La course d'obstacles des roses équatoriennes pour arriver sur les étals du monde

  • Quatrième source de revenus du pays sud-américain, les roses ont rapporté 927 millions de dollars en 2021, un record historique
  • Dans ce secteur très concurrentiel, les producteurs équatoriens ont notamment exploré de nouveaux marchés, en profitant de l'excellente réputation de leur production

CAYAMBE: D'abord la pandémie, puis les conséquences de la guerre en Ukraine, sans compter les semaines de blocages dans le pays contre la vie chère: en Equateur, les producteurs de fleurs surmontent les obstacles les uns après les autres pour continuer à exporter leurs roses dans le monde entier.

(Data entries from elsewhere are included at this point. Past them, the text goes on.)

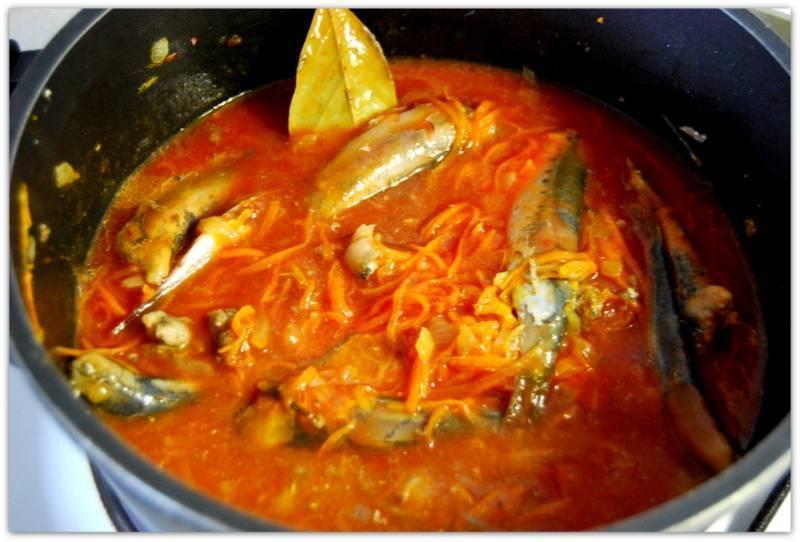 Рыбные консервы в домашних условиях: из сайры, скумбрии, мойвы, сельди или речной рыбы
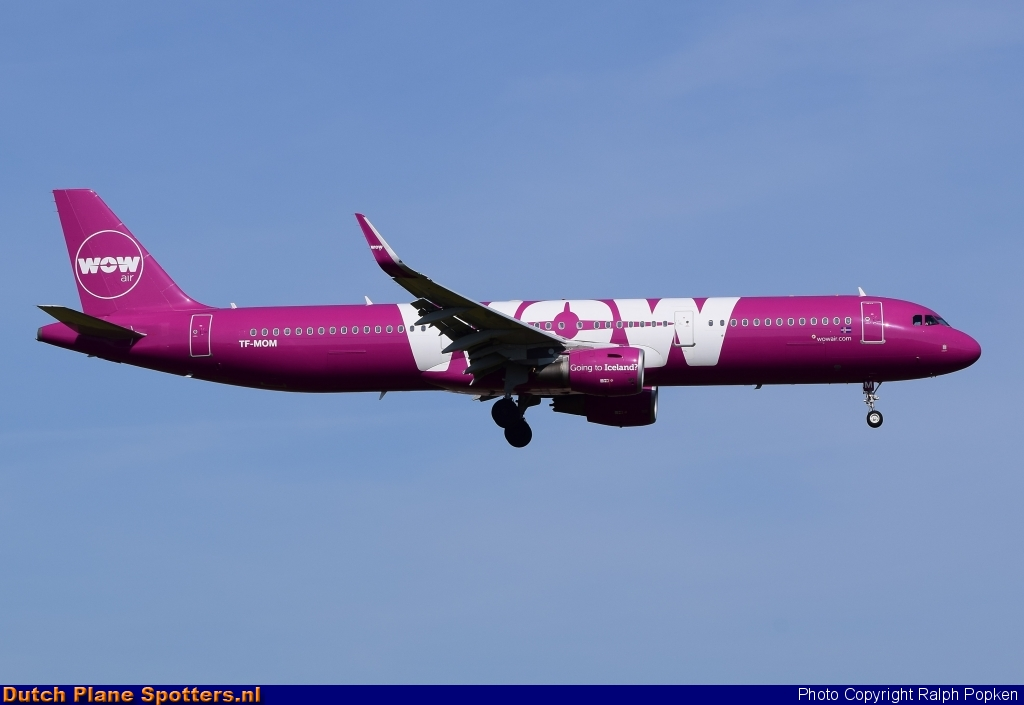 TF-MOM Airbus A321 WOW air by Ralph Popken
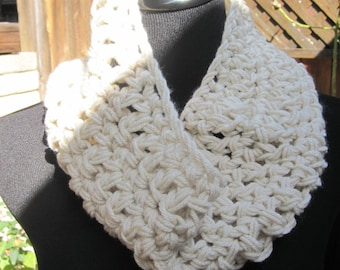 Crochet Cowl - Cream
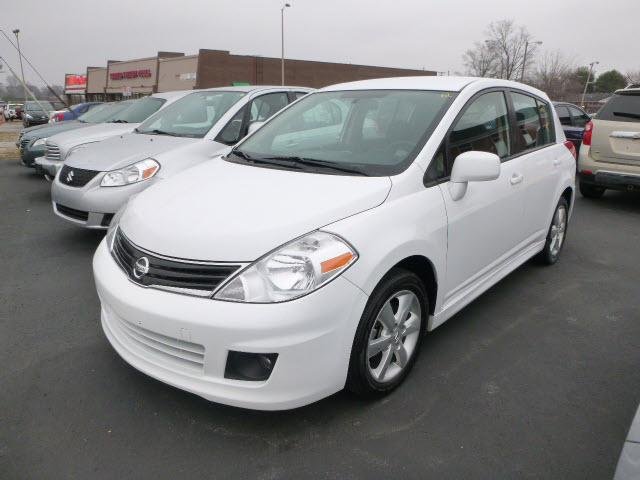 2011 nissan versa bowling green ky for sale in bowling green kentucky classified. Black Bedroom Furniture Sets. Home Design Ideas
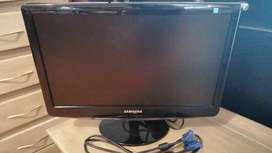 Screen Samsung  for sale 15 inch
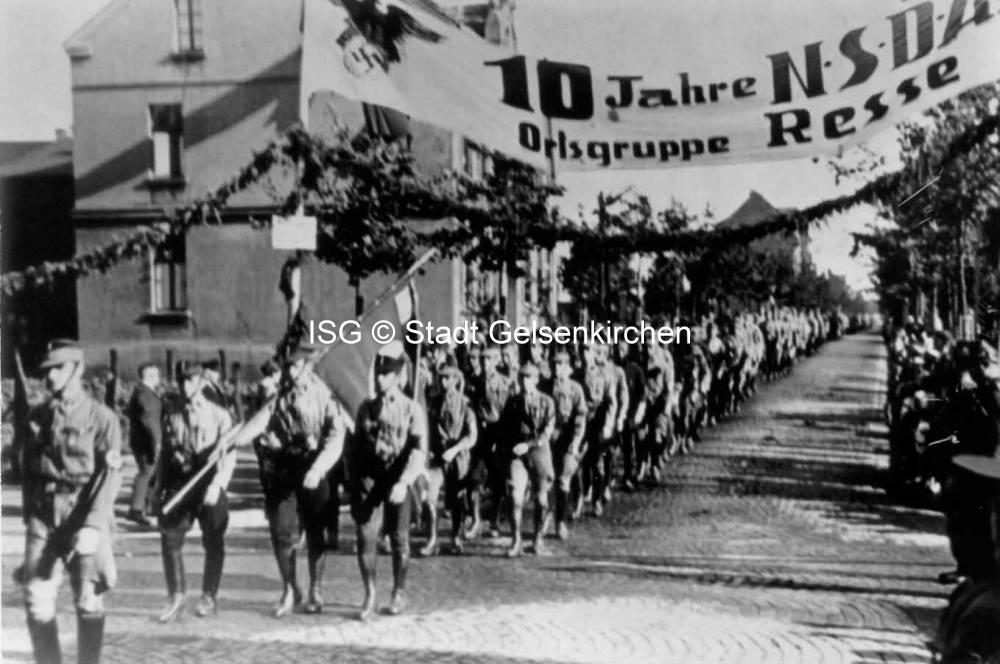 Propagandamarsch zum 10 jährigen Bestehen der Ortsgruppe Resse 1933 // FS I 07739 ISG © Stadt Gelsenkirchen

"Nous avons vécu de nombreuses crises locales et internationales. Nous vivons en crise, mais nous savons comment gérer", assure Eduardo Letort, à la tête de l'entreprise Hoja Verde, qui produit chaque année 35 millions de roses de 120 variétés différentes.

Quatrième source de revenus du pays sud-américain, les roses ont rapporté 927 millions de dollars en 2021, un record historique. L'Équateur, où quelque 600 entreprises font pousser 450 variétés de roses, est le troisième producteur mondial après les Pays-Bas et la Colombie.

"Ca a été des années très dures, mais nous les producteurs de fleurs nous sommes très résistants. Nous avons réussi à nous adapter, nous sommes devenus plus efficaces", explique M. Letort à l'AFP dans sa pépinière à Cayambe, une localité andine proche de Quito.

Dans ce secteur très concurrentiel, les producteurs équatoriens ont notamment exploré de nouveaux marchés, en profitant de l'excellente réputation de leur production.

Ils ont aussi rationalisé l'utilisation des engrais face à la hausse des prix, d'abord en raison de la pandémie, puis à cause de la guerre en Ukraine, la Russie étant un des principaux fournisseurs de fertilisants.

En juin, alors que la mobilisation des indigènes contre le coût de la vie et le prix des carburants se durcissait, les manifestants s'en sont pris parfois à des cargaisons de roses.

Des fleurs ont aussi dû être jetées car elles pourrissaient sur place, faute de pouvoir être exportées en raison des blocages de route.

Avantage sur le marché

Les producteurs de fleurs sont concentrés sur 5 800 hectares dans la région d'altitude de la Sierra.

En 2020, malgré la pandémie de Covid-19, les ventes ont représenté 827 millions de dollars, une baisse moins forte qu'attendue par rapport à 2019 (880 millions).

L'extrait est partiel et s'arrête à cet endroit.